LAWRENCEVILLE - Alcoholics Anonymous teaches the principle of honesty in its first step, which states "We admitted we were powerless over alcohol - that our lives had become unmanageable."

And admissions of powerlessness and unmanageability were required of three men and two women who were honored Thursday night as the first five graduates of Gwinnett County's DUI Court program.

"The sky's the limit," said Atlanta Falcons running back Butchie Wallace, who was the program's keynote speaker.

Wallace, who admitted to dealing with addictions of his own, told his story of overcoming obstacles in his life, urging graduates to seize their second chances.
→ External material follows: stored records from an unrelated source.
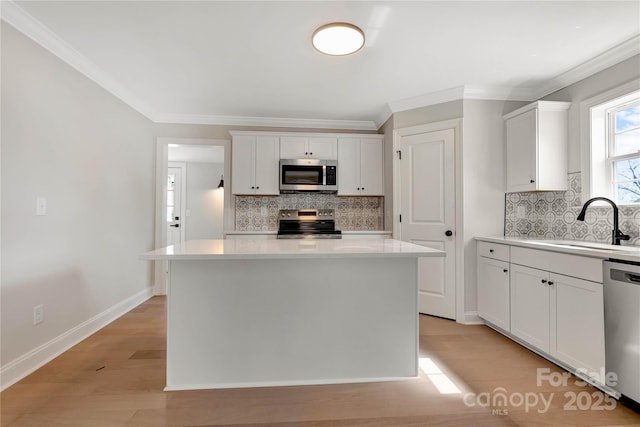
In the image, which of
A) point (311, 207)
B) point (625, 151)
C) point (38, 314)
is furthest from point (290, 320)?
point (625, 151)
"Congratulations. I know what you've been through, (and) I know what you go through," he said.

The DUI Court, which began in September 2005, is a partnership among judges, the Solicitor General's Office, probation, law enforcement, the DUI Court Office, the treatment provider, and the defense bar, said Priscilla Woolwine, Drug/DUI Court coordinator.

Unlike Drug Court, graduates of the DUI program do not have criminal charges dropped, but fines are decreased, in some cases significantly.

During their time in the program, participants are subject to home visits, random drug tests, mandatory appearances in court and other requirements.

The program, which focuses on recovery, lasts a minimum of 12 months and a maximum of 24 and all participants are multiple offenders, she said.

As of Thursday there were 77 active participants.

"It's been incredibly rewarding to get to know people on a personal basis who I would otherwise sentence and send on for supervision by someone else," said State Court Judge Joseph Iannazzone, who has spearheaded the program since its inception.

Iannazzone, who presented certificates and other items to the graduates, later said he sympathizes with those who suffer from alcoholism in a society where alcohol is so popular.

Gwinnett County Solicitor General Rosanna Szabo praised the graduates for their hard work.

"I think sobriety is a valiant effort," she said. "I admire you and respect you for what you have achieved."

State Court Judge Carla Brown, who has taken over a second division of DUI Court, echoed the sentiments of Iannazzone and the solicitor general.

"It's a phenomenal program, which we do believe in heart and soul," she said.

The graduates, who did not wish to speak to the media, were recognized only by their first names and last initials.

Thamar B., the program's first participant, was the first recognized graduate, followed by Dwight F., Robyn S., Federico G., and Sonny W.

Sonny had a heart attack earlier in the week, but he was able to make it to graduation.

The next graduating class should complete the program in the coming months.